"What's the name," asked Sage-brush, his suspicions returning.
"Tell him an old friend from Mexico."
Sage-brush did not like the actions of the stranger and his secrecy. He was there to fight his boss's battles, if he had any. This was not in the contract, but it was a part read into the paper by Sage-brush.
"Say, my name's Sage-brush Charley," he cried, with a show of importance. "I'm ranch-boss for Payson. If you want to settle any old claim agin' Jack, I'm actin' as his substitoot for him this evenin'."
"On the contrary," said Lane, with a smile at Sage-brush's outbreak, "he has a claim against me."
It was such a pleasant, kindly look he gave Sage-brush, that the foreman was disarmed completely.
"I'll tell him," he said over his shoulder.

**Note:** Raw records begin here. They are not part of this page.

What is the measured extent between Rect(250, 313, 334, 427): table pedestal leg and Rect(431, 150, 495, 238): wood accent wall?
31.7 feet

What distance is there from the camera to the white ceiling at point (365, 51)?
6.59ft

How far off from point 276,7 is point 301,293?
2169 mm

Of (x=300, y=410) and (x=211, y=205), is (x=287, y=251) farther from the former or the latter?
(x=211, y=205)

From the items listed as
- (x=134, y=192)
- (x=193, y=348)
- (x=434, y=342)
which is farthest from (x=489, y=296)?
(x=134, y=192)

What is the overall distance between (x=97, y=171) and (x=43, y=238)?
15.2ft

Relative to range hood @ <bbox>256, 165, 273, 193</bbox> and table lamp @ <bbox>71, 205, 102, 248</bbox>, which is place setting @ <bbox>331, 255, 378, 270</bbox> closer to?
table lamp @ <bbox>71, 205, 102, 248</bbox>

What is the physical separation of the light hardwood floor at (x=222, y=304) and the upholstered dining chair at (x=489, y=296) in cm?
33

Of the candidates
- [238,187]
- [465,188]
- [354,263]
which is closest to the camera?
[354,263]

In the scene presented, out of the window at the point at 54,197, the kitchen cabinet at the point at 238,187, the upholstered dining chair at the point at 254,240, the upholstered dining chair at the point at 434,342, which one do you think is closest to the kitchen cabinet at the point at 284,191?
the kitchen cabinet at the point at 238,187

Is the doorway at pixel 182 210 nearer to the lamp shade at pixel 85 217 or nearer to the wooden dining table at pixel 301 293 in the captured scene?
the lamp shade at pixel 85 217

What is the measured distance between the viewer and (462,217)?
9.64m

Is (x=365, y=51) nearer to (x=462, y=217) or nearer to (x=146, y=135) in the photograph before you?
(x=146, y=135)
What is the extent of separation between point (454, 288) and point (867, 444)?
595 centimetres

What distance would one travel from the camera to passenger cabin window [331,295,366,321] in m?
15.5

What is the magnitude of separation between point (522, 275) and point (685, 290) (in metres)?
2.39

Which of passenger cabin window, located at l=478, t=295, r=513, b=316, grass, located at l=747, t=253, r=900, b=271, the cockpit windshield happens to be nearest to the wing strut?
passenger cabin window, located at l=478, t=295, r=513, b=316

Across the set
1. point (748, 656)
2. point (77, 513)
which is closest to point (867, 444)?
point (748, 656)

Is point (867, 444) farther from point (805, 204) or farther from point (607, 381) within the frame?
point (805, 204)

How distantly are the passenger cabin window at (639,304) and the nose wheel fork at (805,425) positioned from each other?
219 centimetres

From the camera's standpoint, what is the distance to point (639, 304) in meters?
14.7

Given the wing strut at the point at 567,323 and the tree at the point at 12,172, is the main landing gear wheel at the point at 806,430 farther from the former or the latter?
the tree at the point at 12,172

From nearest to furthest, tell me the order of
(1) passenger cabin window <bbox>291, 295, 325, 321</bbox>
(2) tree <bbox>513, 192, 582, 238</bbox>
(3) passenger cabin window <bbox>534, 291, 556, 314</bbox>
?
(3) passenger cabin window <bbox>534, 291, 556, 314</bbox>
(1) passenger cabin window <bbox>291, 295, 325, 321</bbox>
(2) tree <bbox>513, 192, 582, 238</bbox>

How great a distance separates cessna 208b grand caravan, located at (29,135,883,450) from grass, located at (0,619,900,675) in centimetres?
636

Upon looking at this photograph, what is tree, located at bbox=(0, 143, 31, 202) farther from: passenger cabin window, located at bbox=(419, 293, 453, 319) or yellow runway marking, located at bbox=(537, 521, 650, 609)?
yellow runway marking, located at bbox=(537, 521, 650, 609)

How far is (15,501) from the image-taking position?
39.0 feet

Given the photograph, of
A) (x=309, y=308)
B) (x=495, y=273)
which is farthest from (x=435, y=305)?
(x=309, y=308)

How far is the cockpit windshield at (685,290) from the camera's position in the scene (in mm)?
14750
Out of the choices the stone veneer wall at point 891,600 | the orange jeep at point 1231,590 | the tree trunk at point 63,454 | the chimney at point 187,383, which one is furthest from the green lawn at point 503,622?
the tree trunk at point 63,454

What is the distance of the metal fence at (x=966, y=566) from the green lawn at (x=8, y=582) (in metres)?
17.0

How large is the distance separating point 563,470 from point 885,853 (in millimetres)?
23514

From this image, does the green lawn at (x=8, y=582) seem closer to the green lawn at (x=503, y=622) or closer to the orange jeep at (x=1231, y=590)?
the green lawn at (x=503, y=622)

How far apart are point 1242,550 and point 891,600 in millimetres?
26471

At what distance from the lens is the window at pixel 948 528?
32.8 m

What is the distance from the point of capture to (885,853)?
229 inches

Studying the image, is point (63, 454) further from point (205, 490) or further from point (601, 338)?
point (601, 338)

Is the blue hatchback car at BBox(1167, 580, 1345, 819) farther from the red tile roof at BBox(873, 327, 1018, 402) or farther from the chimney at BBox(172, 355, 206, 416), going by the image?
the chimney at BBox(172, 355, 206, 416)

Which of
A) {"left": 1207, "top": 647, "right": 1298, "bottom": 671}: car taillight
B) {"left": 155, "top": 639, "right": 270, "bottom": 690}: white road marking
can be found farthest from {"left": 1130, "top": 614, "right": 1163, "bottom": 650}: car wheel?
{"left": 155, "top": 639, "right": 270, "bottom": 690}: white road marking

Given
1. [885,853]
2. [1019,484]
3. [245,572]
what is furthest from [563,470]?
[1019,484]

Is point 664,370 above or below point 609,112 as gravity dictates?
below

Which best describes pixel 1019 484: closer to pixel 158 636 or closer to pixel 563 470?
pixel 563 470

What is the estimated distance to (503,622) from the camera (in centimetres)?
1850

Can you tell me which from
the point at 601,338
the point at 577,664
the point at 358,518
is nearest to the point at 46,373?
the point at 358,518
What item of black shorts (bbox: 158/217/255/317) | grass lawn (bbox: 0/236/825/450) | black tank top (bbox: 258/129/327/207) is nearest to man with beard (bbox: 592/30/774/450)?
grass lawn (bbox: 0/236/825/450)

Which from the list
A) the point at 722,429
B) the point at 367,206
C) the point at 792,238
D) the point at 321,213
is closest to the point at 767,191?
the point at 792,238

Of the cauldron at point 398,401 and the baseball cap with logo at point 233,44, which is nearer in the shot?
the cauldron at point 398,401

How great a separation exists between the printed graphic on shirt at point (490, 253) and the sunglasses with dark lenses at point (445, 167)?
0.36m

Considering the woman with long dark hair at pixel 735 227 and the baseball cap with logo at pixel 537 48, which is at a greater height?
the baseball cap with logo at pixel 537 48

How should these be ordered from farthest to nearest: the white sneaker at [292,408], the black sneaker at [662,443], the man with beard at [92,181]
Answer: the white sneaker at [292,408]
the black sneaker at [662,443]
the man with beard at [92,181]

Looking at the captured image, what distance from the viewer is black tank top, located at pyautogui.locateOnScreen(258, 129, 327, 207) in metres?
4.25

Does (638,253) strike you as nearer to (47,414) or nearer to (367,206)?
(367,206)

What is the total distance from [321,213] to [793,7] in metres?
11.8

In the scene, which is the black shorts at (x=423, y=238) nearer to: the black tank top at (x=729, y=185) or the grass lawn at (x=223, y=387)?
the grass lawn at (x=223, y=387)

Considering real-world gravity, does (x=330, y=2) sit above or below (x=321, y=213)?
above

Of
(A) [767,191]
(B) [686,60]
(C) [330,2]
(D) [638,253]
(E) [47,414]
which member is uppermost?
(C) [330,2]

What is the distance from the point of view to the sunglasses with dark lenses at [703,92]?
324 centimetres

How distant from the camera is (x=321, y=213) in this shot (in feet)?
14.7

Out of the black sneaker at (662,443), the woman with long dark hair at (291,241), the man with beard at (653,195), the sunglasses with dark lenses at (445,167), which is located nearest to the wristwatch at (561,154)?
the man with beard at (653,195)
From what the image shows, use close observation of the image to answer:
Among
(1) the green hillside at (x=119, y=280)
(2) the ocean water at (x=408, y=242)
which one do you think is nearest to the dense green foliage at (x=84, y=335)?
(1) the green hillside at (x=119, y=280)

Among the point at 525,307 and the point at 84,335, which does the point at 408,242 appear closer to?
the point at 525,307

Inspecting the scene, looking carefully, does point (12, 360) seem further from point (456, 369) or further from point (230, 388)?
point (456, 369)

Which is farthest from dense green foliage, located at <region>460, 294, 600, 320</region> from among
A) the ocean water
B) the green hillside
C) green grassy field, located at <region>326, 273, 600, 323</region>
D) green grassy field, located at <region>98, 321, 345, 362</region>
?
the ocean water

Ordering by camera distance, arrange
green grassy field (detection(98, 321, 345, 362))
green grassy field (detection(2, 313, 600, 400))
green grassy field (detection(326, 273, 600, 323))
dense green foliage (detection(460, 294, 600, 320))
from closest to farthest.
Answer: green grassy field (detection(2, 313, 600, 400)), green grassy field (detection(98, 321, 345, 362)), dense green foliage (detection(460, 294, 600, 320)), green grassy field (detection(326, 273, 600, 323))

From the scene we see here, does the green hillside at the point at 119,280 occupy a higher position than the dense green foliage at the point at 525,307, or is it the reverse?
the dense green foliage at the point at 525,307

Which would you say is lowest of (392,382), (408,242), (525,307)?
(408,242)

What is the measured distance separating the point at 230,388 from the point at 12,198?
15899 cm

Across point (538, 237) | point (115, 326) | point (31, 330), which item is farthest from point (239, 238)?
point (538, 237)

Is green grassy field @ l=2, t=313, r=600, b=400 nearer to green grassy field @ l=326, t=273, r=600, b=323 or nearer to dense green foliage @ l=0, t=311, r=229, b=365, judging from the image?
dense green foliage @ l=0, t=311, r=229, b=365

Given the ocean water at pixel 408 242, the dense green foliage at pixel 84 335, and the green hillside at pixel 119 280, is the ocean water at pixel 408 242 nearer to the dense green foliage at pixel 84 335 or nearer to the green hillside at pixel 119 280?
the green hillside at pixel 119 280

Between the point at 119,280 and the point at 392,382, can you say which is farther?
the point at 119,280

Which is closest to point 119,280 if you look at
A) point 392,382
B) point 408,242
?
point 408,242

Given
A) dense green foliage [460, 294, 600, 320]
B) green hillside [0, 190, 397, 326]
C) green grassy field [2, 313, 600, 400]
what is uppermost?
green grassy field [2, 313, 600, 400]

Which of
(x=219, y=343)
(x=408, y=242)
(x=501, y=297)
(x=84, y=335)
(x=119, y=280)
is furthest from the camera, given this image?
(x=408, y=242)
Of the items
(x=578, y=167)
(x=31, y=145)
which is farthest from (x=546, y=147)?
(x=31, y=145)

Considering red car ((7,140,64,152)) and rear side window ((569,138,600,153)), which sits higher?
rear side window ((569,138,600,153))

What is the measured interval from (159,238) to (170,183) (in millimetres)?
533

Dick mused over the changes that had occurred since he had left the region. Two years' absence from a growing country means new faces, new ranches, and the wiping out of old landmarks with the advance of population and the invasion of the railroad. He wondered if Jack would know him with his beard. He knew—his mirror told him—that his appearance had changed greatly, and he looked twenty years older than on the day he left the old home ranch.
His trend of thought was interrupted by the entrance of Jack on the porch from the house.
"My name's Payson," Jack began hurriedly, casting a hasty glance backward into the hallway, for the ceremony was about to begin. "You want to see me?"